Une identité qui reste étudiante
22 Si on n’assiste pas, pour le moment, à l’émergence d’une identité de tuteurs en tant que professionnel, les étudiants développent une expertise spécifique qui se base sur l’acquisition de connaissances individuelles sur les lycéens qu’ils accompagnent ou encore sur les initiatives créatives qu’ils développent en terme de modes de transmission pédagogique.
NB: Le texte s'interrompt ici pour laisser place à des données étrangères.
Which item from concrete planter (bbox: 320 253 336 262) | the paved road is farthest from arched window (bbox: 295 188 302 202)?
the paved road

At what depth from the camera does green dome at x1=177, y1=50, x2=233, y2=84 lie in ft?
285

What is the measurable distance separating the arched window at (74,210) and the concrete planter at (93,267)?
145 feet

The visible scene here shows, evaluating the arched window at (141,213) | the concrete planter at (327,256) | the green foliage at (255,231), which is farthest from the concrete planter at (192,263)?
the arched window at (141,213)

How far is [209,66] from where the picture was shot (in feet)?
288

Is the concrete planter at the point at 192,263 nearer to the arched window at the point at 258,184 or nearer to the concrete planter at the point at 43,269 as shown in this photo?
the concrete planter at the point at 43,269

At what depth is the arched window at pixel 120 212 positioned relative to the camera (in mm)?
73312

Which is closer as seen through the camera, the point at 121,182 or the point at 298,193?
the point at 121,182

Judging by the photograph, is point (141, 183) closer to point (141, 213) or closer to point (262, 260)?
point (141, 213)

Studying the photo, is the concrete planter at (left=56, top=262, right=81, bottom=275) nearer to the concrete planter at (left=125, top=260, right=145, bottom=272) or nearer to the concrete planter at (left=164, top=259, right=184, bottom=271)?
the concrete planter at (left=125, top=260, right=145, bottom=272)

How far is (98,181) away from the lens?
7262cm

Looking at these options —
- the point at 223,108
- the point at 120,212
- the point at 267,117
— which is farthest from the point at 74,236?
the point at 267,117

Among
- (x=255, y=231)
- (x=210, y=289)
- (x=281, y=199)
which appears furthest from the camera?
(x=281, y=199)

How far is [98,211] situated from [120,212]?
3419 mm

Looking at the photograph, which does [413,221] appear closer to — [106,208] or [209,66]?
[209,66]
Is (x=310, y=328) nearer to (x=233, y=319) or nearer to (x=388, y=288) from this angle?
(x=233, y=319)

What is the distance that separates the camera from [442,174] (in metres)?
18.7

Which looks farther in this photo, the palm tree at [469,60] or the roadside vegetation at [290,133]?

L’acquisition de cette expertise et la codification de leurs pratiques contribuent à leur légitimation mais dans un premier temps, d’abord dans le cadre de la Grande École. En conséquence, on constate un phénomène de distinction des tuteurs par rapport aux autres engagements étudiants parfois jugés plus futiles dans leurs objectifs ou moins rationnels dans leur modus operandi. En opposition, l’activité de tuteur repose sur le caractère institutionnel de la structure, jugé gage du sérieux de son engagement et qui, finalement caractérise son identité militante. Se développe en conséquence une demande de reconnaissance de la spécificité de l’expérience du tutorat. À l’ESSEC, un exemple récent de cette demande a consisté dans la création et la distribution de polos aux couleurs d’Une Grande École, Pourquoi pas moi ? portés aussi bien dans le cadre quotidien de l’école que dans différents types d’évènements. Ils permettent aux étudiants qui le souhaitent d’affirmer leur appartenance spécifique au programme. Cet esprit de corps réunit les tuteurs autour de leur expérience partagée auprès des lycéens.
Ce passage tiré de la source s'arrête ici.